Yemen's warring parties to start talks on second prisoner swap

Government and Houthi rebel representatives will convene in Amman on Thursday

Yemen's government will hold talks with Houthi rebels in the Jordanian capital on Thursday to arrange the next stage of a prisoner exchange deal, a government official told The National.

Majid Fadel, a member of the government's negotiating team, accused the Houthis of backtracking on an agreement reached at UN-led talks in Geneva in September to release all remaining prisoners, including four high-level government figures held by the rebels.

“The new negotiation round will start next Thursday in Amman and I would like to remind the Houthis that we have agreed in the last negotiation round in Montreux to implement a second swap deal to free all the remaining prisoners," Mr Fadel said.

A member of the Houthi negotiating team told the rebels' Al Masirah news channel on Saturday that the next round of talks would be based on an agreement signed in Amman in February under which the government would release 200 Houthis in exchange for 100 prisoners held by the rebels, including Naser Mansur Hadi, the brother of Yemeni President Abdrabu Mansur Hadi.

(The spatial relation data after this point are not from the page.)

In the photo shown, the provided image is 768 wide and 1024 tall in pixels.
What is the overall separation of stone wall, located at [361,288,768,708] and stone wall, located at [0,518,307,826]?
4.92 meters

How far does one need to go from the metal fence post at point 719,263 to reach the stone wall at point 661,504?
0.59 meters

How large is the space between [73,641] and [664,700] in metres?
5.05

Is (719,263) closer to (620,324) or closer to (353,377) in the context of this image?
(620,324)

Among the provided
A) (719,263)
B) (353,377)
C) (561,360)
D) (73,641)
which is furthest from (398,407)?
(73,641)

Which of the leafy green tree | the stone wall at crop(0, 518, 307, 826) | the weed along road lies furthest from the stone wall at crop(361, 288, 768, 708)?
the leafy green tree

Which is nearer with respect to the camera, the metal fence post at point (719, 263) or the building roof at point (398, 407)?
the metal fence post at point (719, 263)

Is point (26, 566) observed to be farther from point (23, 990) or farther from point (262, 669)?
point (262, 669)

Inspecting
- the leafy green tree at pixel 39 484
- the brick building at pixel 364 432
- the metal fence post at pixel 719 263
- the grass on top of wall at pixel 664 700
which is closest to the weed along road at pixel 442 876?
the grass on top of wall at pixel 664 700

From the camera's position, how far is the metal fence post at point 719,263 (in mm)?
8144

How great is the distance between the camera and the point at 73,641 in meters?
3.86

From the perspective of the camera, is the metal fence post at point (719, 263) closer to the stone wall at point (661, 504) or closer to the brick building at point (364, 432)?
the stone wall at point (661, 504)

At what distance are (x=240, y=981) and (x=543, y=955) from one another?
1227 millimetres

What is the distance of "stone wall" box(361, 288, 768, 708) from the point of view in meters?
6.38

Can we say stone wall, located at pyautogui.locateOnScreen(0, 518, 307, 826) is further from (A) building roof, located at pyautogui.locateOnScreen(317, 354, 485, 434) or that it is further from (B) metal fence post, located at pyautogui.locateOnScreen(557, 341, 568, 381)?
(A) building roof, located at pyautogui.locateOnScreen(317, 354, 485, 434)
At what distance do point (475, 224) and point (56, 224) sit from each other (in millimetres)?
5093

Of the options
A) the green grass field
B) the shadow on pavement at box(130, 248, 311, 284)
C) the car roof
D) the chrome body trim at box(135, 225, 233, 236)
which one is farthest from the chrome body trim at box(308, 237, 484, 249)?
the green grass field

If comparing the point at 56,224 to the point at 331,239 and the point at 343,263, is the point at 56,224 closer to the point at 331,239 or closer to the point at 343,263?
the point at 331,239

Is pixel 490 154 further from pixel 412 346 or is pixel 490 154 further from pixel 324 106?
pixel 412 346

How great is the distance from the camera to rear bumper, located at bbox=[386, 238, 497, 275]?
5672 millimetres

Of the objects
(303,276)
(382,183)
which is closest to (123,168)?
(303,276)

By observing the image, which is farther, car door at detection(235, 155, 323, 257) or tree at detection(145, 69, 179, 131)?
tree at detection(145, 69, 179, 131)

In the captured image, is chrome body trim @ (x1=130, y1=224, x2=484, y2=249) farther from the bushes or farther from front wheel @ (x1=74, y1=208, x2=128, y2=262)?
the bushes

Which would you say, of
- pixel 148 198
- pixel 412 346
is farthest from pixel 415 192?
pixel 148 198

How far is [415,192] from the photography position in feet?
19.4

Mr Fadel rejected this, saying the agreement at the last round of talks in Geneva was for the rebels to free all prisoners. This would include the president's brother, former defence minister Brig Mahmoud Al Subaihi and two other senior figures.

“The Houthi militia continues its blatant fallacy regarding the prisoner file,” he said.

“Everybody knows that our demand since the Stockholm agreement was signed in December 2018 is to free all the prisoners and all the detainees on the basis of 'all for all', but the Houthi militia has been persisting in politicising this humanitarian file.”

The government and rebels made a breakthrough in the drawn-out prisoner exchange negotiations in September leading to the exchange of 1,081 prisoners last month, which the UN special envoy to Yemen, Martin Griffiths, hailed as one of the biggest prisoner swaps of its kind yet.

Mr Griffiths, who brokered peace talks in Sweden two years ago, said after the exchange that thousands of other men were still detained and an agreement must be reached to release them.

“We will soon convene the parties to discuss more releases, in line with the commitment they made in Stockholm in December 2018 to release all conflict-related prisoners and detainees,” he said.